Monks' sacred art draws curious, reflective



A stream of onlookers watched a piece of sacred Buddhist art take shape in Mendenhall Student Center, the focal point of a week-long event encompassing healing, an endangered ancient culture and world peace.

As visiting Buddhist monks from the Drepung Loseling Monastery placed the first few grains of a sand mandela painting into place on a wooden table, the faces of bystanders alternately reflected amusement, curiosity and concentration. Many were East Carolina University students and staff, caught by surprise on a chance walk through the student center, to find monks in burgundy robes drawing a picture with sand.

Others, such as C.J. Locarro of Oriental, came to campus to experience something they had never seen before, but wanted to learn about.

“I am interested in energy and in healing,” Locarro said. “I am losing my hearing so it’s a thing I am interested in exploring.”

The construction of the sand mandela itself is meticulous work. Each day, the monks bring in their tools and supplies in plastic bins.

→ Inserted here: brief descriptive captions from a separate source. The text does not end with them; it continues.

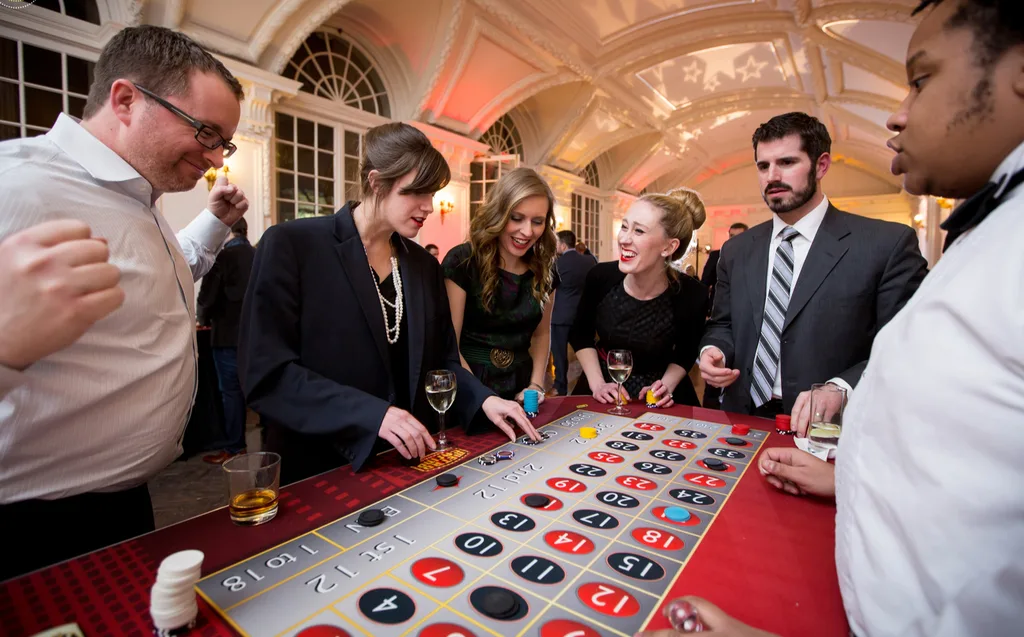Guests playing roulette at a formal event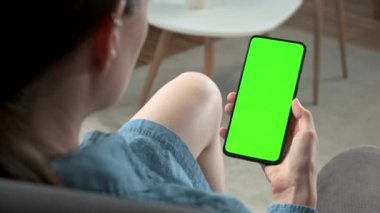 Green Mock-up Smartphone kullanarak Evdeki Genç Kadın 'ın Bir Sandalyede Oturması. Kız, Gadget ekranına dokunmadan İçerik 'i izliyor. Modent Teknoloji ve Bilgi Konsepti.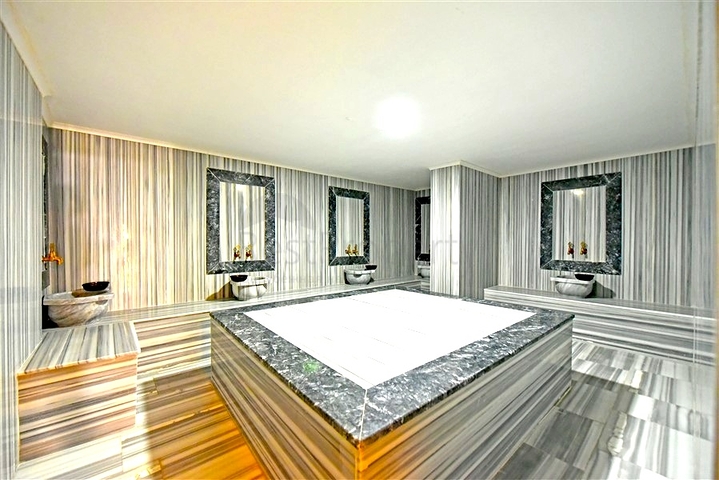 Современная квартира 1+1 с богатой инфраструктурой в районе Махмутлар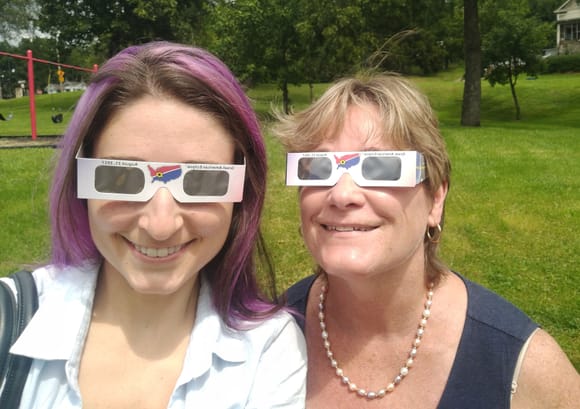 When we got to a little park in Excelsior Springs, Missouri it looked like a normal day but once we put on our glasses we could see that the sun already had a tiny ellipse on it.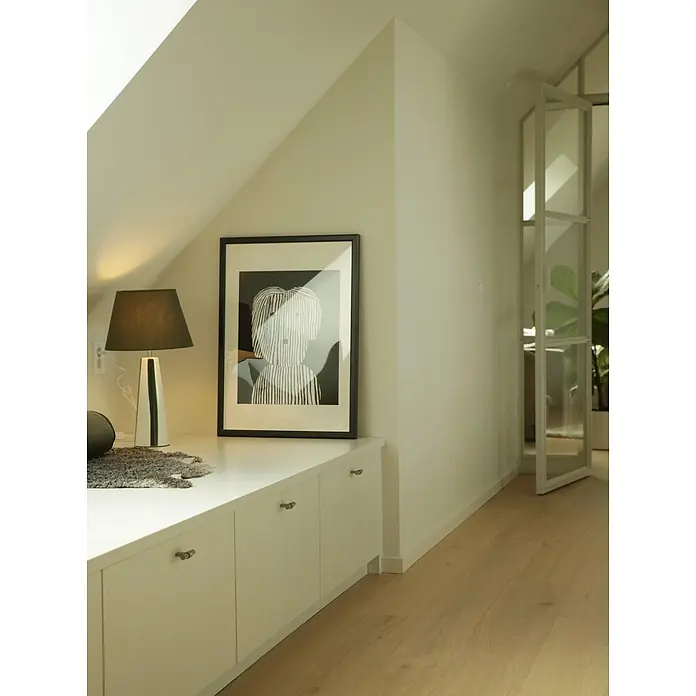 PR Home Tischleuchte Leya - 25 W, E27 - Helles Dachzimmer mit weißer Einbaubank, abstraktem Kunstbild, Lampe und hellem Holzboden, führt zu einer Tür mit Glasscheiben.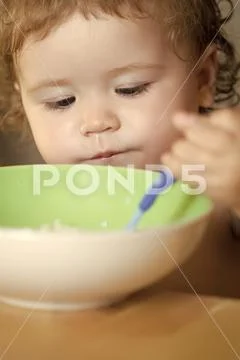 Portrait of serious male child eating Stock Photos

Quickly, without conversation, they set up palm-sized polished metal bowls and fill them with sand. The cups are arranged by hues: pale green to emerald, pink to magenta, baby blue to cobalt.

Untitled Document
Mystical Arts: The beginning of the Mandala Sand Painting

The men also lay out the ribbed, cylindrical tubes and the pencil-like wands they rub across those tubes to coax the sand into place.

On Tuesday, the monks worked in silent teams; two at a time, then four at a time, bent and kneeling in place for minutes at a time. Their chins are inches away from the table, tubes of sand poised in an upturned hand while the other hand rapidly works to force the grains of sand into their precise places.

As they work, the sound rises like the noise of cicadas, building in intensity, reaching a peak then dropping to a gentle rattle. It has a uniform cadence, yet each individual tube makes a sound all its own.

“You can close your eyes and feel like you’re in the woods,” Locarro said.

As the monks work people trickle in to watch, one or two at a time. Some stay a few minutes; others stand and watch for long periods, moving from one side of the table to the other to follow the intricate process.

A mandela, according to Tibetan tradition, is a symbol of the universe in its ideal form. The sand painting is one of many activities at ECU this week intended to raise awareness of Tibetan civilization, focus attention on world peace and raise support for the Tibetan refugee community in India.

Each day the monks add millions of grains of sand to it. On Friday, a ceremony at Mendenhall will mark the completion, followed by a procession to the Greenville Town Common. There, the mandela sand will be dispersed into the Tar River as a sacred blessing.

Locarro, who was making her first visit to ECU’s campus, said she found this week’s events educational and an opportunity for self-reflection. The sacred music dance performed by the monks on campus Monday was particularly intriguing, she said. It blended drums, traditional horns and chants in rhythms that rise and fall.

“It was very moving, very inspirational,” she said. “You could feel the vibration and energy that was going through you.”

The monks have created mandela sand paintings in more than 100 museums, art centers and universities in the United States and Europe.